One thing that will always stand out to me with regard to the 2012 Baltimore Orioles will be their ability to overcome pretty much everything that was thrown in their path. There were so many instances over the course of the season whereby they would have had every right to fold and to simply start “playing out a string,” however that never happened. Nick Markakis was injured twice, including for the final month of the regular season and the playoffs. Nolan Reimold, Brian Roberts, Jason Hammel, Wilson Betemit, and Endy Chavez all missed significant time (if not most of the season). Heck, even Jim Thome, for whom the Birds traded in July, saw a stint on the DL! Yet the Orioles seemed to have a “next man up” mentality, and whomever filled in seemed to do so with a lot of success.
As I made my rounds around the college football circuit yesterday, I ended up logging a lot of time with the South Carolina vs. Arkansas game. South Carolina of course lost their star running back, Marcus Lattimore, to a gruesome-looking leg injury two weeks ago. After a bye week, yesterday was their first game after losing Lattimore, and they beat Arkansas 38-20. I saw the same kind of fight in that South Carolina team that saw in the 2012 Orioles in terms of compensating for a major injury. (For the record I would have loved to prop up Maryland for this example, however the fact is that they haven’t been able to overcome injuries to four different quarterbacks.)
It was also brought to my attention that if the Gamecocks ran the football as a team for over 100 yards, the students all got a free hamburger. Head coach Steve Spurrier ran the ball twice at the very end as opposed to kneeling down so as to put them over 100 yards. (I wonder if Maryland would consider doing something like that…HELLO RJ Bentley’s or Cornerstone Loft, time to step up to the plate!) One might look at those statistics and say that they really didn’t compensate for the absence of Lattimore since they barely made it over 100 rushing yards (104). But they compensated for that with 279 yards through the air, and even a defensive touchdown.

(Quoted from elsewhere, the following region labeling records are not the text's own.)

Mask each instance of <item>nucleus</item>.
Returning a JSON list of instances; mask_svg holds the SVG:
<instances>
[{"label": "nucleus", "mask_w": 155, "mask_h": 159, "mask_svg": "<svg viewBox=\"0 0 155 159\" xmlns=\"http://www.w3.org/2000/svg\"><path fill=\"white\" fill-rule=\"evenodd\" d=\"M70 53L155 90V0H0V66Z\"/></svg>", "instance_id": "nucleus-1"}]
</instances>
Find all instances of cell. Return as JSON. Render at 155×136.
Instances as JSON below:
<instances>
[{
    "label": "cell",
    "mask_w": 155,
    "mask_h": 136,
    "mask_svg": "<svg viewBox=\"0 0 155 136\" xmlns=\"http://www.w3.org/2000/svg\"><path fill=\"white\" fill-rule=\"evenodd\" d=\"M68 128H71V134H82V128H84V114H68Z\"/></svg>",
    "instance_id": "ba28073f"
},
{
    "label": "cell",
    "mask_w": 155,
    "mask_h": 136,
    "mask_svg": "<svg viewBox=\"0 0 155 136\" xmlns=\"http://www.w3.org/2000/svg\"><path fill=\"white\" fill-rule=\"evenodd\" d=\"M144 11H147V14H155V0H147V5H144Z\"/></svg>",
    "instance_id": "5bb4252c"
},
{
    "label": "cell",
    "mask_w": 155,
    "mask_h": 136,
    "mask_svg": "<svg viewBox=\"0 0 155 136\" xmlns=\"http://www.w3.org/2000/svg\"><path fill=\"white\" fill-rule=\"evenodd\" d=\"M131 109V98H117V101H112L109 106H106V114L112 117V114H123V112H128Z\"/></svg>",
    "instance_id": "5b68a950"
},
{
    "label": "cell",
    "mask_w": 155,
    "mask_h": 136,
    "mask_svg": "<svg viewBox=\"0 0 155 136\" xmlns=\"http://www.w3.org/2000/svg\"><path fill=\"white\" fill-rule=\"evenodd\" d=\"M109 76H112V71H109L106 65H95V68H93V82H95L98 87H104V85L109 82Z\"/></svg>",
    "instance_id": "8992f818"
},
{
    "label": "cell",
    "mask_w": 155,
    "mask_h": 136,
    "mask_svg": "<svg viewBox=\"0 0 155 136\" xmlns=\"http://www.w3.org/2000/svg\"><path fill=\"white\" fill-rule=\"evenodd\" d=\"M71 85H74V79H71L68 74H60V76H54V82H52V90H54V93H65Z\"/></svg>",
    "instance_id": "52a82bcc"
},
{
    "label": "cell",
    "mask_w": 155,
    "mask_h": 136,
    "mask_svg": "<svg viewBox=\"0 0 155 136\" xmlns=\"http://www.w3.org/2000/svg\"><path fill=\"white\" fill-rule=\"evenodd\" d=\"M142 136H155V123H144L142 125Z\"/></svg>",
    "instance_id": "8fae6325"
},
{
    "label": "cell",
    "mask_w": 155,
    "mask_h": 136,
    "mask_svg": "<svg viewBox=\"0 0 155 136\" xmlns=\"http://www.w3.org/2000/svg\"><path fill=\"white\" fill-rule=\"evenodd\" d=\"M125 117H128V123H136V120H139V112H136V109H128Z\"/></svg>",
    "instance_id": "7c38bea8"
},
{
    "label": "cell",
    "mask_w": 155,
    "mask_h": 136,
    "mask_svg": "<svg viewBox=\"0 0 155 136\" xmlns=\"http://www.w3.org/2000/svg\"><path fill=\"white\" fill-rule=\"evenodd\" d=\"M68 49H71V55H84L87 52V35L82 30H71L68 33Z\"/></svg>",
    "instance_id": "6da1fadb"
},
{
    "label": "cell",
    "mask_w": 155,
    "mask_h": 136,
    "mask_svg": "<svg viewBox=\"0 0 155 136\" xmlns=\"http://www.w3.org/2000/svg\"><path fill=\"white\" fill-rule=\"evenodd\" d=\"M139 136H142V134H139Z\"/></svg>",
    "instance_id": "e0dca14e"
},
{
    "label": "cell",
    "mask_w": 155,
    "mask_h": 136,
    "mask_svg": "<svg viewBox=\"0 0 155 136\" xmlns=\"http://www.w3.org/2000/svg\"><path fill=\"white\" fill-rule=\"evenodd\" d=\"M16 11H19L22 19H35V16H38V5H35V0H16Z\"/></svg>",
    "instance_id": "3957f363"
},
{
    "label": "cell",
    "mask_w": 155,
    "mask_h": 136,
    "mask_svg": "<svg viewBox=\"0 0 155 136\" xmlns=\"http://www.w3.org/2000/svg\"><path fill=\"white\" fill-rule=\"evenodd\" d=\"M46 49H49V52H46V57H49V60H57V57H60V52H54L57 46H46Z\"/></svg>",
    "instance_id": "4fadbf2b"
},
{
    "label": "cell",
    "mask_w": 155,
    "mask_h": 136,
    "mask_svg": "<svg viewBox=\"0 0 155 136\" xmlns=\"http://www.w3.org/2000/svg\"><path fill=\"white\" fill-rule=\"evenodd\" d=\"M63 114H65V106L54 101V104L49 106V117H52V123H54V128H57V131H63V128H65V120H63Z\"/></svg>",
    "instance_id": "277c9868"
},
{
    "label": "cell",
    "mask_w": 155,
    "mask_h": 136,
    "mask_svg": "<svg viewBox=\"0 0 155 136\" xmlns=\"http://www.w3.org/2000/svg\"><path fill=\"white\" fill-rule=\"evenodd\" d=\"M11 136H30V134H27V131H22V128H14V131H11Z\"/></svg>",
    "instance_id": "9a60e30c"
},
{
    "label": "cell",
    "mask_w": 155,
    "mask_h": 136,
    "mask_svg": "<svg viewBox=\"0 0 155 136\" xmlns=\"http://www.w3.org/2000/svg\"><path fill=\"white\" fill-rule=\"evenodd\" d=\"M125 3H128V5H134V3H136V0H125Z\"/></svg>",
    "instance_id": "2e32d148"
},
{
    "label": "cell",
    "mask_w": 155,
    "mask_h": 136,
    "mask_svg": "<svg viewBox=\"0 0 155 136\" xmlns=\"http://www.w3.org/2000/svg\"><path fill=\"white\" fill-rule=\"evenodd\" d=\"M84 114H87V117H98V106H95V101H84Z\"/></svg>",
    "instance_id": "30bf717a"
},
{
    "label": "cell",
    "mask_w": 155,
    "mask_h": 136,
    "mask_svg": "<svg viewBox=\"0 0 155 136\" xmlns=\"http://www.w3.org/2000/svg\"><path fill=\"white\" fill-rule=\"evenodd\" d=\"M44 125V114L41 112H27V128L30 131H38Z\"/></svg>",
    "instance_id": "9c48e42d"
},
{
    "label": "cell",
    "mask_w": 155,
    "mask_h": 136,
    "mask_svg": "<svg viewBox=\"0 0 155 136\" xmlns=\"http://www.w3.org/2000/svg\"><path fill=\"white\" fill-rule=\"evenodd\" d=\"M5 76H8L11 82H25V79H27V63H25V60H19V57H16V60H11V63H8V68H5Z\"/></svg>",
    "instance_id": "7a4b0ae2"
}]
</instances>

When you have injuries on that level to star players “compensating” doesn’t mean you have someone of equal stature just step in and do the same job the other guy was doing. The idea is that the team itself adapts to the loss of the first player as well as to the skill set of the new player to gain the same net result. The Orioles did that all season in 2012. Coming out of spring training Buck Showalter indicated that we might see various different lineups on different days; did we ever! Right after the O’s lost Brian Roberts for the second time, Nick Markakis came back from injury. Markakis was not a lead off hitter per se, but he took on the characteristics of one for sure. The team compensated. Then in September Markakis himself went to the DL for the second time, and Nate McLouth became one of the primary lead off guys. The team compensated. Chris Davis was called upon to play right field in Markakis’ absence, and for crying out loud he had to pitch in a game in May! Again, the team compensated.
These are all just a few examples, however you can also point to Jason Hammel’s injury as an area where guys such as Steve Johnson and of course Miguel Gonzalez stepped in and compensated. This is the mark of a winning team, and one with amazing chemistry at that. The South Carolina Gamecocks started finding that out yesterday afternoon with their win over Arkansas. And in doing so they gave me a stark reminder of the 2012 Orioles. When you sustain injuries to major parts of your team there’s no way it can ever be the same moving forward. However that in itself doesn’t have to be the end of the world; just ask Steve Johnson, Miguel Gonzalez, Chris Davis, Nate McLouth, et al, as well as Steve Spurrier, his team, and their fans.